In Ban the ban: essential game design advice (with examples), Nick Bentley talks about the cognitive dissonance of establishing rules and then creating special “but you can’t do X” rules to prevent problems.

Why do such rules exist? The most common reason is, during play-testing, the designer discovered players want to take an action that would hurt the experience – for example, a too-powerful action every player would take every turn if allowed. The most obvious fix is to ban it.

He then goes on to explain how doing the most obvious fix is a bad solution.

Banning otherwise-expected actions means the rules become harder to learn and the game play itself becomes awkward as you are constantly checking your planned actions against the rules.

Bentley’s post is a fascinating bit of insight into how a design problem can turn into a design success. By not banning actions, you have to allow for them. The entire point of banning a move is because it is unbalanced or otherwise ruins the game, so how do you allow it without the game suffering?

Interestingly enough, the answer can sometimes mean a much deeper and more compelling game.

Basically, take the action that you deem is too strong and assign a huge cost to it.

Bentley gives a couple of examples and a counter-example to see when it makes sense to include a ban, but the result is a choice that makes sense within the rules and can sometimes result in a more strategic game.

While Bentley is talking about boardgames, you can see how it would be applied to video games.

For example, if your game has inventory, you could limit the amount that could be carried. If a player with a full inventory comes across some new loot, the choice is to get rid of something to carry the new thing or not pick it up. Think Diablo or Minecraft.

NetHack, however, allows you to carry whatever you want, but it balances it with an encumbrance penalty. The penalties get more and more severe as you collect more things. You start off with penalties to speed and attack ability. If you carry too much, the penalties include not being able to walk up or down stairs, getting hungry faster. Carry even more, and you start taking damage for each move you take, and eventually you can get to the point where you can’t move at all.

Instead of arbitrarily deciding that a player can’t carry that much inventory, you turn it into a strategic choice. Do you want to struggle to carry all of the groceries from the car into your apartment so you can do it in one trip, or are you going to make multiple trips so it is easier?
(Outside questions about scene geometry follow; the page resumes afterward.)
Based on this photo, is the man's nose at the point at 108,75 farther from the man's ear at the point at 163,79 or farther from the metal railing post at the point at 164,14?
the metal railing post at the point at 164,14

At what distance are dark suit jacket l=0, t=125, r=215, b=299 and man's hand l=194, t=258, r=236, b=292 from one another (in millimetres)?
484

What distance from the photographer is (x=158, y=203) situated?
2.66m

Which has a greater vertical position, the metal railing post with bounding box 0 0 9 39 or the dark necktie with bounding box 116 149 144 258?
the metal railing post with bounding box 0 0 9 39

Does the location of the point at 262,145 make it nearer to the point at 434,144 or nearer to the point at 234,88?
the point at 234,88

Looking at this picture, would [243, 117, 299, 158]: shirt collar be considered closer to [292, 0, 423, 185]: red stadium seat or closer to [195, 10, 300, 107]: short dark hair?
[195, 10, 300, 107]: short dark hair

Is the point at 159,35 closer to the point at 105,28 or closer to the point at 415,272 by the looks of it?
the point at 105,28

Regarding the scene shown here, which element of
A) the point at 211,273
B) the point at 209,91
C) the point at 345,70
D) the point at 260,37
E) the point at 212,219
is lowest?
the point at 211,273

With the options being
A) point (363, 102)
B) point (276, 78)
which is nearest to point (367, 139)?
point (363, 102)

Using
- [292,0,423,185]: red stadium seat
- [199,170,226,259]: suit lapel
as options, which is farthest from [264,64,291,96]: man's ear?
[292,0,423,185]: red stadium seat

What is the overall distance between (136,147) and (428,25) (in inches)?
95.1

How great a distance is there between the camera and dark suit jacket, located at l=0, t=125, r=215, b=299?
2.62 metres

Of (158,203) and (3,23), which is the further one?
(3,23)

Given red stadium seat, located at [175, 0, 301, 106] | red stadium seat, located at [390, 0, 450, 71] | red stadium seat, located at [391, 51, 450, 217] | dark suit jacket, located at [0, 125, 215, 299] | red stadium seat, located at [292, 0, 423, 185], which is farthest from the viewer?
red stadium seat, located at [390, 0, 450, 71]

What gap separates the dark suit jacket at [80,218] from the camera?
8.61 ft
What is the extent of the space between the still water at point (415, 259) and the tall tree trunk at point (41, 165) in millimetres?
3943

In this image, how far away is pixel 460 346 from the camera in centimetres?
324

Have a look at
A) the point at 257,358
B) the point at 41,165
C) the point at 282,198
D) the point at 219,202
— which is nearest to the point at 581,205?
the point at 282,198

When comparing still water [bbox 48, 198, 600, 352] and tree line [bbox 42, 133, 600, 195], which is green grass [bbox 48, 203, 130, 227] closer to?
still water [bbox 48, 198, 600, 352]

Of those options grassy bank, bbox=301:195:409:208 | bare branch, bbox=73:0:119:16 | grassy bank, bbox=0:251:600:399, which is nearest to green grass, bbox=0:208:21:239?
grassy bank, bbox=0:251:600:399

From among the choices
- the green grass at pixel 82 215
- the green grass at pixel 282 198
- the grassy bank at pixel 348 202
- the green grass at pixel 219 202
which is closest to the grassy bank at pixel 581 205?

You can see how this method of balance would apply in terms of limits on the number of units in a real-time strategy game. Some games add an upkeep cost which increases after you add so many units. Now I can choose to have too many units in my army temporarily if I’m willing to pay the cost, say for a large offensive push or to defend against the same.

“You can’t perform this quest. You don’t have a sufficient experience level.” No, by all means, try to perform the quest, but it is going to be incredibly punishing. The balance is already built in here!

Sometimes limits are technical in nature, such as the number of units you can have in your army at once. Still, you can see how allowing the player to decide if a decision is a poor one or a good one despite the cost means a deeper play experience than it would have been if you were limiting things arbitrarily.